Matt: That whatever it is and whatever it ends up being, it’s the most fun I’ve ever had making something. And creatively speaking, it’s the thing I’m most proud of. I love all the guys in Superego, past and present, so much. Other than the birth of my daughter, which has never happened, it’s been some of the best moments of my life.
Jeremy: As far as bringing ideas to the table, I think I generally hit a creative wall around the 9th episode of any given season. Commitment to a project is vital. For the performance and creative element, we gave ourselves permission to fail and be ridiculous. A lot of love. I wasn’t involved in the technical aspect of the show, but Matt — and later Mark’s — commitment to ironing out glitches and getting episodes out on schedule was huge!
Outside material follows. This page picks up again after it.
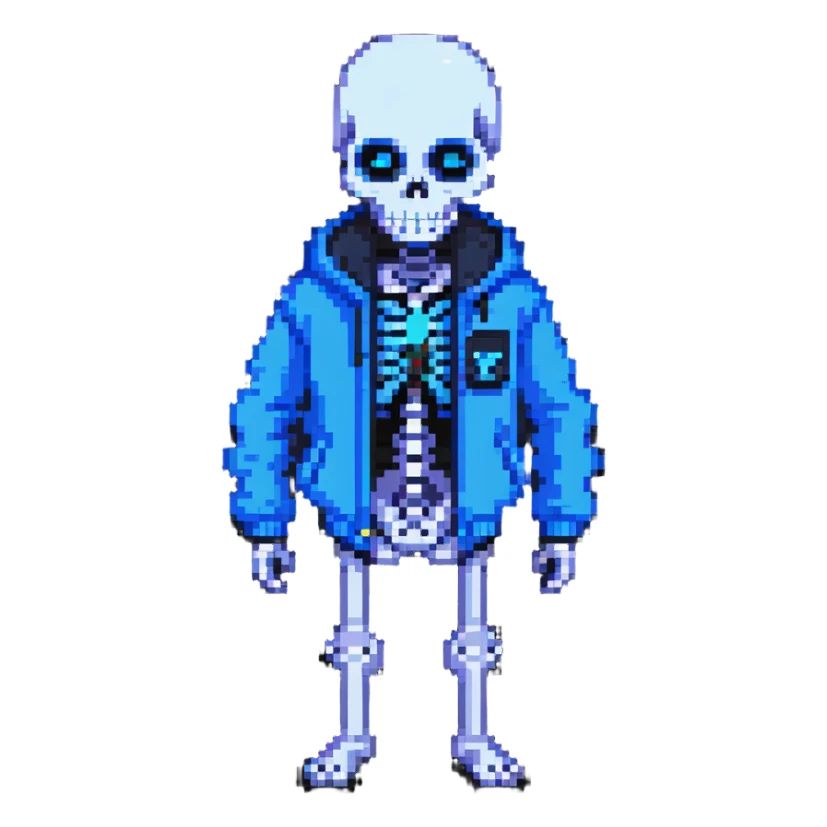 Sans skeleton character from Undertale with blue jacket and glowing blue eye sticker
Mark: I never understood why people said “go make stuff” until I went and made some stuff. That’s just what we did. We didn’t ask for permission, we just started making stuff and didn’t stop. No one is going to tell you what to make or when to make it. You just have to do it. Dive in. Learn. Don’t take the stuff too seriously, until you have to take it too seriously. Make the best stuff you can make. Don’t cut corners. It’ll be hard and dumb and frustrating and you’ll laugh and make mistakes and then you’ll have this big pile of stuff! Some of it will be laughably stupid and terrible. Some of it will be great! You’ll even forget that you made a bunch of the stuff, but when you dust that stuff off down the road, you won’t believe that that stuff came out of you. I’m smarter, funnier and a better man because I spent a decade making stuff.
Paul, you came on as a regular member after the podcast had already been up and running for a while. The rest of the guys all agree that you coming on was a big boost to the show in terms of broadening the audience and expanding the limits of the show’s creativity. What did you learn from working with them?
Paul: It’s funny to curse sometimes! Also, how to work faster in character. Also also that everyone feels like they aren’t funny sometimes, but you are not always the best judge of your own work in the moment. Lots of stuff turned out great after one of us felt bad about a performance during recording. Letting go is the biggest lesson I have learned from improv, and the hardest lesson to remember. But those guys were my first and best teachers.
At what capacity will you guys be working together in the future?
Paul: Diminished. Wait, did you mean in what capacity? Well, there will be more live Superegos for sure and all of those guys will continue to appear on Spontaneanation, alone or in pairs, like the Slinkys they truly are, if I have anything to say about it.
Matt: Plenty, I would think! Whether it’s live shows or recorded specials, I think there’s definitely more for us to do. In some ways, wrapping up the regular show might be a gateway to doing something different together.
Mark: We have some projects coming up that’ll have us working together. I think we’ll always have the spark to make Superego stuff, even if the podcast as we know it is going away.
Jeremy: We are playing mostly Bar Mitzvahs and funerals, also building a Viking Feast table.